[DATA]
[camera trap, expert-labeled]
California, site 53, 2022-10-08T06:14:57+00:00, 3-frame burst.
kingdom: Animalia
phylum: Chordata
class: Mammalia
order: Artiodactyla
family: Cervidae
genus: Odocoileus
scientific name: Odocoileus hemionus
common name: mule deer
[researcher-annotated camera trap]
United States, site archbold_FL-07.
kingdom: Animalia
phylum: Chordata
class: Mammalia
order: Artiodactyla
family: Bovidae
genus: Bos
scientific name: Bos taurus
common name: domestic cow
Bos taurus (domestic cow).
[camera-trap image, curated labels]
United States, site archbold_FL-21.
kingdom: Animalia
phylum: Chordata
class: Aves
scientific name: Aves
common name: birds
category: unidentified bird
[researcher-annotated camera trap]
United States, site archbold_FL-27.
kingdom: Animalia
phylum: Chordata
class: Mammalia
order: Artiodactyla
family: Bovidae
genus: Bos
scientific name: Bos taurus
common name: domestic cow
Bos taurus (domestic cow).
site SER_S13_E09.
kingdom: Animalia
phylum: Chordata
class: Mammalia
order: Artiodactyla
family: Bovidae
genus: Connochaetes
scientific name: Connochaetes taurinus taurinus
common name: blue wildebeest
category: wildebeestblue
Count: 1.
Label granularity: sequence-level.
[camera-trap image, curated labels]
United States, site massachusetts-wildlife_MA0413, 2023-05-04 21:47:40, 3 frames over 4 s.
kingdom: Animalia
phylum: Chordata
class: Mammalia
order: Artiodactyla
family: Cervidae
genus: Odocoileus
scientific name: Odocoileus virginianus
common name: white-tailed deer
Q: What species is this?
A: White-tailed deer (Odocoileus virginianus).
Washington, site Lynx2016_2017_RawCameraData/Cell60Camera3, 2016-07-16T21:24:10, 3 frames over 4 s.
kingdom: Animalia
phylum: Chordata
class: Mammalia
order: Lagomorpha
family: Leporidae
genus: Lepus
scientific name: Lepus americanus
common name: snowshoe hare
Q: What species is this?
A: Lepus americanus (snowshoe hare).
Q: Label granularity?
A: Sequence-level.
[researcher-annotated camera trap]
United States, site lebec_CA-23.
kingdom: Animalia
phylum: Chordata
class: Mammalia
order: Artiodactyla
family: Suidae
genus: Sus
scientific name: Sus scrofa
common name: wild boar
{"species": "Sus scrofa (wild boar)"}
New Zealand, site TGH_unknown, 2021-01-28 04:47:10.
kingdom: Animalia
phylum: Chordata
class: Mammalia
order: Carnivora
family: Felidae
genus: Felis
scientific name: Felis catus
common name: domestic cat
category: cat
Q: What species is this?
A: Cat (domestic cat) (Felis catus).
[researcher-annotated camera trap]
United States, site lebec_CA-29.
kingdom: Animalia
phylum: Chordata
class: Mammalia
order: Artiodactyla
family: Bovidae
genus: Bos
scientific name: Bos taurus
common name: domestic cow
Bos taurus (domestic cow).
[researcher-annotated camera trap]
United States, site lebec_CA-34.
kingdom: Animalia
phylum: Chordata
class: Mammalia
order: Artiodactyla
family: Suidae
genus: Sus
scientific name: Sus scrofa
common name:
[/DATA]
Please reproduce the records exactly, without leaving any out.

[camera trap, expert-labeled]
California, site 53, 2022-10-08T06:14:57+00:00, 3-frame burst.
kingdom: Animalia
phylum: Chordata
class: Mammalia
order: Artiodactyla
family: Cervidae
genus: Odocoileus
scientific name: Odocoileus hemionus
common name: mule deer
[researcher-annotated camera trap]
United States, site archbold_FL-07.
kingdom: Animalia
phylum: Chordata
class: Mammalia
order: Artiodactyla
family: Bovidae
genus: Bos
scientific name: Bos taurus
common name: domestic cow
Bos taurus (domestic cow).
[camera-trap image, curated labels]
United States, site archbold_FL-21.
kingdom: Animalia
phylum: Chordata
class: Aves
scientific name: Aves
common name: birds
category: unidentified bird
[researcher-annotated camera trap]
United States, site archbold_FL-27.
kingdom: Animalia
phylum: Chordata
class: Mammalia
order: Artiodactyla
family: Bovidae
genus: Bos
scientific name: Bos taurus
common name: domestic cow
Bos taurus (domestic cow).
site SER_S13_E09.
kingdom: Animalia
phylum: Chordata
class: Mammalia
order: Artiodactyla
family: Bovidae
genus: Connochaetes
scientific name: Connochaetes taurinus taurinus
common name: blue wildebeest
category: wildebeestblue
Count: 1.
Label granularity: sequence-level.
[camera-trap image, curated labels]
United States, site massachusetts-wildlife_MA0413, 2023-05-04 21:47:40, 3 frames over 4 s.
kingdom: Animalia
phylum: Chordata
class: Mammalia
order: Artiodactyla
family: Cervidae
genus: Odocoileus
scientific name: Odocoileus virginianus
common name: white-tailed deer
Q: What species is this?
A: White-tailed deer (Odocoileus virginianus).
Washington, site Lynx2016_2017_RawCameraData/Cell60Camera3, 2016-07-16T21:24:10, 3 frames over 4 s.
kingdom: Animalia
phylum: Chordata
class: Mammalia
order: Lagomorpha
family: Leporidae
genus: Lepus
scientific name: Lepus americanus
common name: snowshoe hare
Q: What species is this?
A: Lepus americanus (snowshoe hare).
Q: Label granularity?
A: Sequence-level.
[researcher-annotated camera trap]
United States, site lebec_CA-23.
kingdom: Animalia
phylum: Chordata
class: Mammalia
order: Artiodactyla
family: Suidae
genus: Sus
scientific name: Sus scrofa
common name: wild boar
{"species": "Sus scrofa (wild boar)"}
New Zealand, site TGH_unknown, 2021-01-28 04:47:10.
kingdom: Animalia
phylum: Chordata
class: Mammalia
order: Carnivora
family: Felidae
genus: Felis
scientific name: Felis catus
common name: domestic cat
category: cat
Q: What species is this?
A: Cat (domestic cat) (Felis catus).
[researcher-annotated camera trap]
United States, site lebec_CA-29.
kingdom: Animalia
phylum: Chordata
class: Mammalia
order: Artiodactyla
family: Bovidae
genus: Bos
scientific name: Bos taurus
common name: domestic cow
Bos taurus (domestic cow).
[researcher-annotated camera trap]
United States, site lebec_CA-34.
kingdom: Animalia
phylum: Chordata
class: Mammalia
order: Artiodactyla
family: Suidae
genus: Sus
scientific name: Sus scrofa
common name:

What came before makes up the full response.